• _TEXT SHOWN_:
━━━━━━━━
Priors
========

A :class:`hidten.prior.Prior` can by attachd to any :class:`hidten.generic.Module`.
A prior rates the `matrix()` of its module and returns `prior_scores` that describe how likely the parameters are.

In the following example we'll train a model that contains an HMM with a categorical
emitter. We'll attach a :class:`hidten.tf.prior.dirichlet.TFDirichletPrior` to the emitter.
Lets assume with know a priori that the first symbol is much more likely to be observed than
the others and that we are in a situation where this is not necessarily reflected in the training data.
We'll use the concentration parameters of the Dirichlet prior to encode this knowledge.

First, we define a model.
━━━━━━━━
• _RECORDED DATA_:
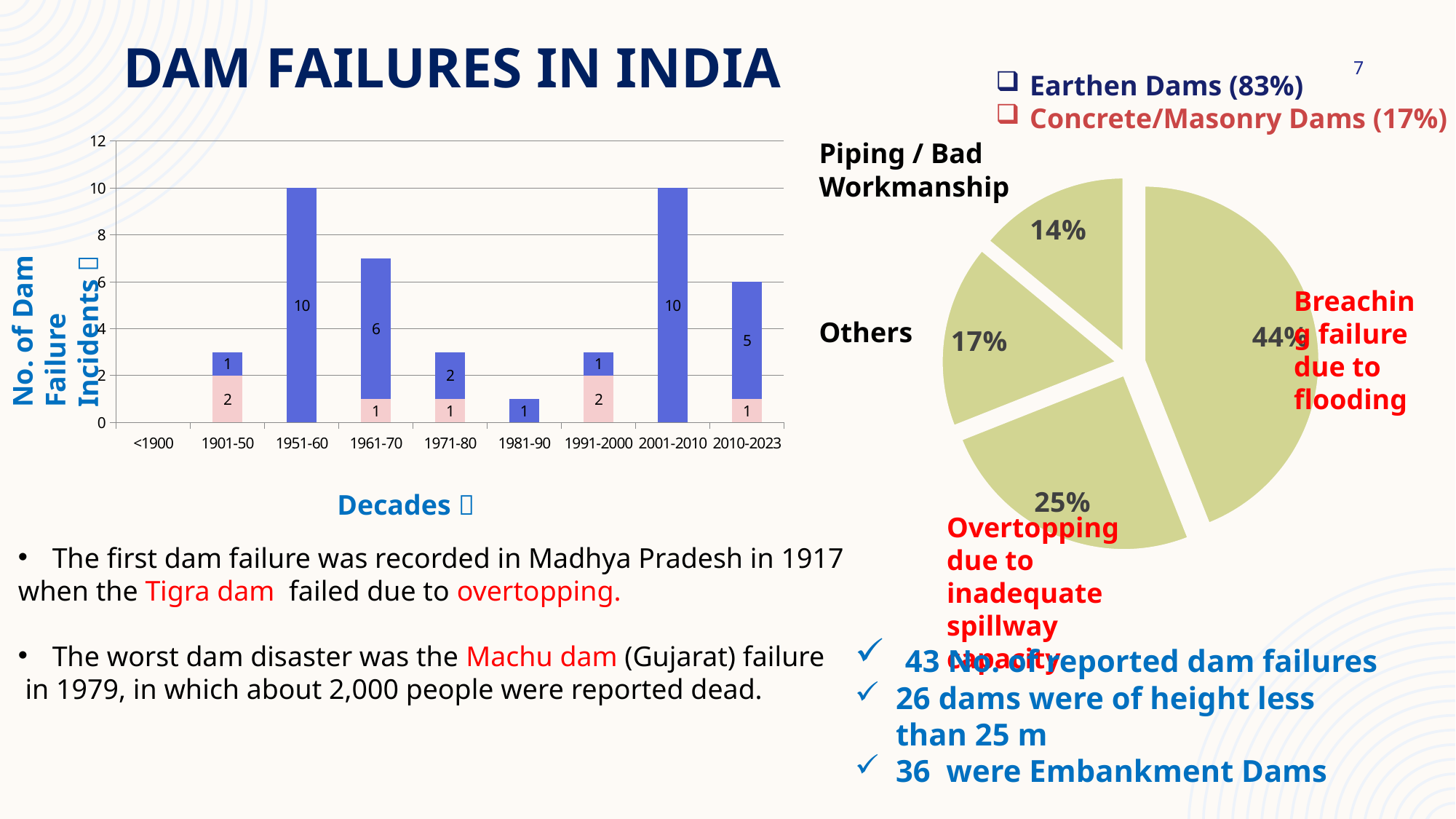
In the bar chart of dam failure incidents by decade, what is the total number of incidents in the stacked bar for 1961-70? 7 In the bar chart of dam failure incidents by decade, how many earthen dam failure incidents are shown for 1951-60? 10 In the pie chart of dam failure causes, what share is attributed to Others? 17% What kind of chart is the chart on the left showing dam failure incidents by decade? Bar chart In the bar chart of dam failure incidents by decade, which has more earthen dam incidents: 2001-2010 or 1981-90? 2001-2010 In the pie chart of dam failure causes, which cause has the largest share? Breaching failure due to flooding In the bar chart of dam failure incidents by decade, what is the total number of incidents in the stacked bar for 2010-2023? 6 In the pie chart of dam failure causes, which cause has the smallest share? Piping / Bad Workmanship In the bar chart of dam failure incidents by decade, how many concrete/masonry dam failure incidents are shown for 1901-50? 2 In the bar chart of dam failure incidents by decade, how many decade categories are shown on the x axis? 9 In the bar chart of dam failure incidents by decade, what is the difference between the earthen dam incidents in 1951-60 and in 1961-70? 4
━━━━━━━━
• _STUDY QUESTIONS_:
A) Translate the following sentence from the priors documentation above into Spanish: "We'll use the concentration parameters of the Dirichlet prior to encode this knowledge."
B) According to the priors documentation above, to which component of the model will the example attach the Dirichlet prior?
C) Continue the priors documentation above, starting after its final sentence.

• _REPLIES_:
A) Usaremos los parámetros de concentración de la distribución a priori de Dirichlet para codificar este conocimiento.

B) The categorical emitter of the HMM.

C)
.. code-block:: python

    import numpy as np
    import tensorflow as tf

    from hidten import HMMMode
    from hidten.tf import TFHMM
    from hidten.tf.prior.dirichlet import TFDirichletPrior


    class HMMModel(tf.keras.Model):

        def __init__(self, use_prior: bool=False) -> None:
            super().__init__()
            self.hmm = TFHMM(states=4)

            self.hmm.emitter[0].initializer = tf.keras.initializers.GlorotNormal()

            self._use_prior = use_prior
            if use_prior:
                prior = TFDirichletPrior()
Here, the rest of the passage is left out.